Now, don’t take the piss. It may not be Glastonbury, Bestival, Reading/Leeds – or even the V Festival – but I am looking forward to Latitude with all the anticipation of an alcoholic waiting for the shutters to be raised outside the Crown & Cushion. Call me old fashioned, but the relative tranquillity and calm of Latitude appeals to my aging bones. A field, a beer, a camping chair (replete with beer holder, of course), a bunch of mates, some top music, top comedy, and a site that’s just tiny – what’s not to love? Seriously – I can’t wait.
It’s not the headliners that catch my eye – it’s the rest of the lineup. For every Paolo Nutini (who, I will be honest, captures my interest about as much as ITV’s Loose Women) I will give you an I Am Kloot. Suede headlining on Sunday? At least the day also has the far more inspiring Everything Everything.
And, added to the lineup this week – we have James Blake. It’s taken me an unusual length of time to get around to writing about James Blake. His music defies easy categorisation (Dark soul? Garage jazz? Truly a definition of freethinking…), but I can think of few finer sounds to echo through a festival site in the early evening of a British summer. I say this based largely on having witnessed a breathtaking performance from James Blake at LPR in New York a few weeks back. In fairness, to use the term ‘breathtaking’ may be a bit strong. Any concert that kicks off at turned 1am is going to fight an uphill battle – especially as my new job necessitates getting up at a ridiculously early hour. So – substitute ‘breathtaking’ with ‘it kept me awake AND happy’ – and you’re just about there. Seriously – this was a major achievement.

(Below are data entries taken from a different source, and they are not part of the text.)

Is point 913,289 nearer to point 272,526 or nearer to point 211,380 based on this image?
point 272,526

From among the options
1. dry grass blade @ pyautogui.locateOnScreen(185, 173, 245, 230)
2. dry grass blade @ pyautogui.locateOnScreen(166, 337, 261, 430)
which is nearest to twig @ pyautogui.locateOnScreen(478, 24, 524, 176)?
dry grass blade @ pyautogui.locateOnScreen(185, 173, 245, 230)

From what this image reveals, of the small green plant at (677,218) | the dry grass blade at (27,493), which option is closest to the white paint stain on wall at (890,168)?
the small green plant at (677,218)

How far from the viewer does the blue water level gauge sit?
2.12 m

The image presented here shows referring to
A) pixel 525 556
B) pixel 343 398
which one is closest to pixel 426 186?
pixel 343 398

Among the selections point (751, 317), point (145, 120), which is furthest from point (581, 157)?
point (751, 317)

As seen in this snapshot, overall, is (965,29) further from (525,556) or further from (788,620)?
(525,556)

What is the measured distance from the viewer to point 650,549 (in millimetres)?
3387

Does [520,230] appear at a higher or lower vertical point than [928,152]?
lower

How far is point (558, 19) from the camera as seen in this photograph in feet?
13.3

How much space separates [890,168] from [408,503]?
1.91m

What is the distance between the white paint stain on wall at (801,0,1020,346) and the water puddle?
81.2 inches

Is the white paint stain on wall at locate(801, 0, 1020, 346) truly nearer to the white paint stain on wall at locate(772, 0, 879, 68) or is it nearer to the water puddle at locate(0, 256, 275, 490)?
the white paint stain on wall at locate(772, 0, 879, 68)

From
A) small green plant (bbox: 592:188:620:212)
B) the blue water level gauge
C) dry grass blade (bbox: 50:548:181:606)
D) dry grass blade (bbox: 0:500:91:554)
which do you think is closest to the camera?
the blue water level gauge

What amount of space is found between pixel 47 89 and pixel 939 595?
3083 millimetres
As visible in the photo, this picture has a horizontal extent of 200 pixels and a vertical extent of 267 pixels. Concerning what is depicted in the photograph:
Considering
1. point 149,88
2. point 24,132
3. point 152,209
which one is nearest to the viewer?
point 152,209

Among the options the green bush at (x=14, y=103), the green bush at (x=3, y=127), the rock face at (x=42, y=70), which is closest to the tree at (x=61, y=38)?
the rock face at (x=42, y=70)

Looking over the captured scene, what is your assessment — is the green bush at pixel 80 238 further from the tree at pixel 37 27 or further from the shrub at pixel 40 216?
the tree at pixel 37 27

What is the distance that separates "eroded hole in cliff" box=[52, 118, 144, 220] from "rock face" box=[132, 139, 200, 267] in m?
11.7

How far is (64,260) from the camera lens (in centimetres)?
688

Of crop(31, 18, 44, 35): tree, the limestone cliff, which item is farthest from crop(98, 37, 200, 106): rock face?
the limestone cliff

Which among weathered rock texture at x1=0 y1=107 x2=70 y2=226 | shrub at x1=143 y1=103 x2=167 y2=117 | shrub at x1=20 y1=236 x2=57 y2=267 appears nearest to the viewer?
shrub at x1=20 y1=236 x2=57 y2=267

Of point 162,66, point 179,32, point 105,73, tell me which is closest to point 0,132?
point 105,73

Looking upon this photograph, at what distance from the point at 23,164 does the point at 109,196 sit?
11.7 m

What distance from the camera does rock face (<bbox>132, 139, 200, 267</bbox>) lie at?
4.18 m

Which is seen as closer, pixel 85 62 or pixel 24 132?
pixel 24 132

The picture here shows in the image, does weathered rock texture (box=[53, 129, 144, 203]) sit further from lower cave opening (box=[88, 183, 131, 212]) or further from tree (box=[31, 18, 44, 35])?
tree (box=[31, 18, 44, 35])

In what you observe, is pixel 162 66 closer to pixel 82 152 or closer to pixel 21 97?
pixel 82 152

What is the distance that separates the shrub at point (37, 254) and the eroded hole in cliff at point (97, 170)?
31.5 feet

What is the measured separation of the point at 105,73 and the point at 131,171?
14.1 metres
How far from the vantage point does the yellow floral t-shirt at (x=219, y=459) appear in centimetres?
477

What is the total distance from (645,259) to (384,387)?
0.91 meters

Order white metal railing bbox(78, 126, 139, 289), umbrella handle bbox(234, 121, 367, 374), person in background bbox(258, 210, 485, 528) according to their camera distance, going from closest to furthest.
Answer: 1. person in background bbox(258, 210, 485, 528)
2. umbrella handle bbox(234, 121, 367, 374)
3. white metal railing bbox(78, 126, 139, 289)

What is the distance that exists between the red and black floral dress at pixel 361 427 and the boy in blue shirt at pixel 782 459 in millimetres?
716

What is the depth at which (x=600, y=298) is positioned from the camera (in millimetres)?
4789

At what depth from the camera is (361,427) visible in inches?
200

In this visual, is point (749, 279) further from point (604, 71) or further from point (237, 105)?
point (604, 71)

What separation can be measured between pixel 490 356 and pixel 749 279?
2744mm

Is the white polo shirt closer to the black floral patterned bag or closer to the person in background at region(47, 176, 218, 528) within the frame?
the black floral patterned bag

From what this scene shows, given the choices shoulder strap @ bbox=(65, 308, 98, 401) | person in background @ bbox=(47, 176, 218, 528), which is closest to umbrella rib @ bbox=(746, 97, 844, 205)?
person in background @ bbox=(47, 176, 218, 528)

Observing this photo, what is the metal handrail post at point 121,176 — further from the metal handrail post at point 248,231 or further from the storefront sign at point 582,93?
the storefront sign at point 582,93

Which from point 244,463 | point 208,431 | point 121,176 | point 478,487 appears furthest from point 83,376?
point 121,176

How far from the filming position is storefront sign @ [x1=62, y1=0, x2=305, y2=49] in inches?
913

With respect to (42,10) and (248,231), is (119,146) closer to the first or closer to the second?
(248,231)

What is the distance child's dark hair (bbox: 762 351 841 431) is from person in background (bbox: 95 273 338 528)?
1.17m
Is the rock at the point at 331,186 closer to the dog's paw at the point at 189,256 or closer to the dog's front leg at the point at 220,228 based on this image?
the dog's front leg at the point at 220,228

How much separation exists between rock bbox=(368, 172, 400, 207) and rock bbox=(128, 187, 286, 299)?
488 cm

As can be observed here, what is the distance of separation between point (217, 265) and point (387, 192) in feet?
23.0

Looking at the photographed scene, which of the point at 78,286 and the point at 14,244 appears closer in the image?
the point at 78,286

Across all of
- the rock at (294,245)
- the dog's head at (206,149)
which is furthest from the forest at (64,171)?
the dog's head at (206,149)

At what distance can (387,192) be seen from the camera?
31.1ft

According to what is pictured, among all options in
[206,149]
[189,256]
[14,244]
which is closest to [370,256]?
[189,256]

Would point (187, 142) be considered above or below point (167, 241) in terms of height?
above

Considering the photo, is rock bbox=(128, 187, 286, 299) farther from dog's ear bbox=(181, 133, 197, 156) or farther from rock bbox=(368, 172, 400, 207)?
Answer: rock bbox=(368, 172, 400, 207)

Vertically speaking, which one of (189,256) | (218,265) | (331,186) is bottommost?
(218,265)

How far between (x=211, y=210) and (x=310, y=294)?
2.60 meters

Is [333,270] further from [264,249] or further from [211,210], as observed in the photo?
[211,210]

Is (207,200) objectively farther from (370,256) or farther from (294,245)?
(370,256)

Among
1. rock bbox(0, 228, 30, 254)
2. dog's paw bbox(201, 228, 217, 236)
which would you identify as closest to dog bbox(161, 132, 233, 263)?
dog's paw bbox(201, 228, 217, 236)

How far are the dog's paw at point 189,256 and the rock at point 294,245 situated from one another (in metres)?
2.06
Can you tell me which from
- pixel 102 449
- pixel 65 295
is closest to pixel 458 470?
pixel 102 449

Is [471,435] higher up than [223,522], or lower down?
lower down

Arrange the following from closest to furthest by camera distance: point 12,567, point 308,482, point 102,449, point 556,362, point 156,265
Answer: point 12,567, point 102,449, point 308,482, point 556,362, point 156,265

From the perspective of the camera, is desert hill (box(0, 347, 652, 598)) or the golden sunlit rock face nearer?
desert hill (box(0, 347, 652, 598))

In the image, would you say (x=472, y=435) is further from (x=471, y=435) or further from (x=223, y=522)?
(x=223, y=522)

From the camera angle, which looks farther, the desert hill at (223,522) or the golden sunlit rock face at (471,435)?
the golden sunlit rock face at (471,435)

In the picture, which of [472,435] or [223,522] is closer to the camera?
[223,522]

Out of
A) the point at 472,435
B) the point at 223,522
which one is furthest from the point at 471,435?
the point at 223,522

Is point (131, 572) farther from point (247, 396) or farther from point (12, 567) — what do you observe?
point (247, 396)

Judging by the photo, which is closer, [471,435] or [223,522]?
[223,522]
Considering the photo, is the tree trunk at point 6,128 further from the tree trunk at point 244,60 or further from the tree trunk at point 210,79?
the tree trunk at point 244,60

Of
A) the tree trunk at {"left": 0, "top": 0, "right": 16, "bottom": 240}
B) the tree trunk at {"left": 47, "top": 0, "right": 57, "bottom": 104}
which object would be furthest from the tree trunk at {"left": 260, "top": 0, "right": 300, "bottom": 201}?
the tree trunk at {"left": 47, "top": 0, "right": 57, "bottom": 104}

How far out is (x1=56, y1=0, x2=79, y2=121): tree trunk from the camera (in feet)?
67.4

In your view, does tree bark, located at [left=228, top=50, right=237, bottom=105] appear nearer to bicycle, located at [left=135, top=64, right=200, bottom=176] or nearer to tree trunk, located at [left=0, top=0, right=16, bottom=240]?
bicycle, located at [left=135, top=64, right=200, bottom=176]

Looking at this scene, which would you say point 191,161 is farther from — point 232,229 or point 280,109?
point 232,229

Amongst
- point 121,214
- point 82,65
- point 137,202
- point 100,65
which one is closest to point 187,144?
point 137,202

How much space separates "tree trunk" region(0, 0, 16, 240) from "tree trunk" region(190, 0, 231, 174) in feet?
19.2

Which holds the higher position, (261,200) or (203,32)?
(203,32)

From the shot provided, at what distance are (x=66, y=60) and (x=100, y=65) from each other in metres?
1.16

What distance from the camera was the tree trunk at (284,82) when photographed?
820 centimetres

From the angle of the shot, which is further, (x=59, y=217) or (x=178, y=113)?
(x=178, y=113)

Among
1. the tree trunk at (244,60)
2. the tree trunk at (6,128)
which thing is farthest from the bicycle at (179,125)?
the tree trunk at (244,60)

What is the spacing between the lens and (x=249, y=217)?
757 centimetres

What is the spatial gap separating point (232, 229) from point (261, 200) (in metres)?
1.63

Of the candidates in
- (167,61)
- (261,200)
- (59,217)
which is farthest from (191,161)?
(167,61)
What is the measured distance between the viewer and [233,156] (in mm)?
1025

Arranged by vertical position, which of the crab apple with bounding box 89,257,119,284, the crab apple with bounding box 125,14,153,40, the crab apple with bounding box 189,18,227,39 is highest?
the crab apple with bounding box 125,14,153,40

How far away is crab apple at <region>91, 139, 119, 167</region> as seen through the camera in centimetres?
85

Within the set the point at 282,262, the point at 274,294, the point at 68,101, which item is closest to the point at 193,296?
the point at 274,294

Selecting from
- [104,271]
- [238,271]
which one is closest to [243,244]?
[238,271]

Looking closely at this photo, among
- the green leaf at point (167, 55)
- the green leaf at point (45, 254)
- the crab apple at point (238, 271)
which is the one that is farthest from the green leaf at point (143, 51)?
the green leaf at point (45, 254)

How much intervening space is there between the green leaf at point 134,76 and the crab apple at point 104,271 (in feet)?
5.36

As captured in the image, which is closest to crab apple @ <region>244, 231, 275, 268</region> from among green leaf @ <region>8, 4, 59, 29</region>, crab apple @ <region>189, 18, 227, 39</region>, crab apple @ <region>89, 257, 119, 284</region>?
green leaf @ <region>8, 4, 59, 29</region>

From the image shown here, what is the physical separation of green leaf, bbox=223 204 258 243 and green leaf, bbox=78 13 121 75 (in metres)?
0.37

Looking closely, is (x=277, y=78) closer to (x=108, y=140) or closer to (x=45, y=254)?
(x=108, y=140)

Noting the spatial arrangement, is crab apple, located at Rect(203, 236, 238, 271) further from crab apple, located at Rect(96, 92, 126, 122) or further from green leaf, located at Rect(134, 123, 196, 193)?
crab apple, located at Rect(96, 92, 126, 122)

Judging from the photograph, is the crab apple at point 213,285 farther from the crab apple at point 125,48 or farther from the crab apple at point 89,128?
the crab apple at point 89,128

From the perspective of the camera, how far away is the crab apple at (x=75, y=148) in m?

There’s not much going on when James Blake is on stage. Imagine Portishead on a downer. The drummer seems like he could be off watching an episode of Skins for most of the set (I imagine that this is what the young folk do these days) – until he is actually called on to step forward. And then, he lets you know that he’s actually bloody good.
I realise that the way I am describing this doesn’t come across as particularly positive – and that’s genuinely not the intent. What I am trying to get across is that, amongst this low key, downbeat performance, you know that you’re witnessing something magical. Something that – and I will go out on a limb here – the album doesn’t quite capture. You know that here’s a guy that’s found a new sound, is deep into the music, and can conjure up an electric atmosphere with just a smattering of notes, and a unique voice.
In ‘The Wilhelm Scream’, he’s crafted a calling card that few will equal on their debut album. But, to really understand my point, just check out the live version of the track below. Take an already fantastic tune, pump it with more depth, more darkness (and therefore more of a payoff), and you’re watching a young bloke who is carving out a very, very special niche for himself. To be in the audience witnessing this is, I can say from first hand experience, awesome in the truest sense of the word.
So – count me in. James Blake on The Lake Stage at Latitude will be special. I’ll be at the back, in a camping chair, with a beer, loving every minute.